Au Kenya, des cours pour apprendre aux garçons à intervenir en cas d'agression sexuelle

À Nairobi, capitale du Kennya, une association apprend aux jeunes garçons comment réagir lorsqu'une femme se fait agresser sous leurs yeux. Ces leçons sensibilisent également les adolescents aux questions du viol et du consentement.

Alors qu'il célébrait le Nouvel An, Isaac, 15 ans, originaire de Nairobi (Kenya) a vu un groupe d'hommes saisir une jeune fille et l'agresser. En assistant à cette scène, Isaac a compris qu'il n'aurait pas eu la force de combattre ces hommes plus grands et plus âgés que lui. Mais l'adolescent sait comment réagir s'il se retrouve face à des prédateurs sexuels : il a donc eu le réflexe d'appeler un autre homme pour l'aider à affronter le groupe. "Tout le monde a commencé à se disputer", explique Isaac. "Le groupe a dit que la fille était 'leur proie' "et qu'ils devaient la violer", raconte Isaac, choqué. Si le jeune kenyan a adopté le bon réflexe, c'est parce qu'il a suivi les cours par l'ONG kenyane Ujamaa, qui entraîne les jeunes garçons à repérer et à stopper les actes de violence commis contre les femmes et les filles dans les bidonvilles de Nairobi. "Les histoires que nous entendons sont choquantes", explique d'Anthony Njangiru, coordinateur chez Ujamaa. Intitulé Votre moment de vérité, le programme s'adresse aux garçons originaires de Nairobi âgés entre 14 et 18 ans. Le spectre de sujets étudiés lors de ces leçons est large, puisqu'il s'étend de l'éducation sexuelle au mythe du vrai viol, en passant par le consentement, et à la façon d'intervenir si les garçons assistent à une agression.

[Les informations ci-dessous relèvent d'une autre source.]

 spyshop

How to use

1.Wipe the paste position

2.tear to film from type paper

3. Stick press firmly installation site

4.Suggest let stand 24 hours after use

"Les hommes ont été élevés avec la conviction que les femmes n'ont rien à dire"

Le cours se déroule sur des leçons hebdomadaires de deux heures, pendant six semaines. Depuis le lancement de son programme en 2010, Ujamaa a enseigné à 250 000 enfants dans plus de 300 écoles de Nairobi. L'association propose également un cours d'initiation pour les garçons plus jeunes, âgés de 10 à 13 ans. "Si nous, garçons et hommes, faisons partie du problème, alors nous pouvons faire partie de la solution", explique M. Njangiru. "Dans la société africaine, les hommes ont été élevés avec la conviction que les femmes n'ont rien à dire, que les hommes sont la priorité", explique-t-il. "Nous essayons de changer cette mentalité," ajoute-il.

Pendant les cours, les intervenants insistent également sur la question de consentement, une notion qui peut paraître évidente tant elle est fondamentale mais qui pourtant semble étrangère à un grande partie d'entre nous, y compris dans nos cultures occidentales, comme l'a si bien montré le récent documentaire français Sexe sans consentement, réalisé par Delphine Dhilly et Blandine Grosjean. "Le programme Votre moment de vérité a été pensé afin d'empêcher les garçons de penser que si une fille disait 'non' au sexe, elle voulait dire 'oui'. Ou encore qu'il était justifié de violer une fille si elle portait une jupe courte. "Ils ont tendance à utiliser la faiblesse de la fille à leur propre avantage", explique Anthony Njangiru.

Violences sexuelles : les femmes des bidonvilles sont très exposées

D'après une étude réalisée par l'Université de Stanford aux États-Unis sur les classes Votre moment de vérité, le pourcentage de jeunes garçons qui interviennent lorsque les jeunes femmes se font agresser a augmenté de 26% à 74% grâce au programme. Les garçons ont également été jugés moins enclins à croire aux mythes qui perdurent autour de l'agression sexuelle et du viol, explique l'étude. Au Kenya, les violences et agressions sexuelles contre les femmes restent un véritable fléau. En décembre dernier, l'ONG Human Rights Watch a dévoilé un rapport basé sur des entretiens avec 65 femmes, 3 filles et 3 hommes vivant au Kenya. D'après ce rapport, la moitié des viols recensés sont des viols collectifs. Une situation qui s'aggrave dès lors qu'on franchit les frontières des bidonvilles de Nairobi, où près d'un quart des filles ont été victimes d'agression sexuelle, comme le montre un reportage d'Amnesty International réalisé en 2010.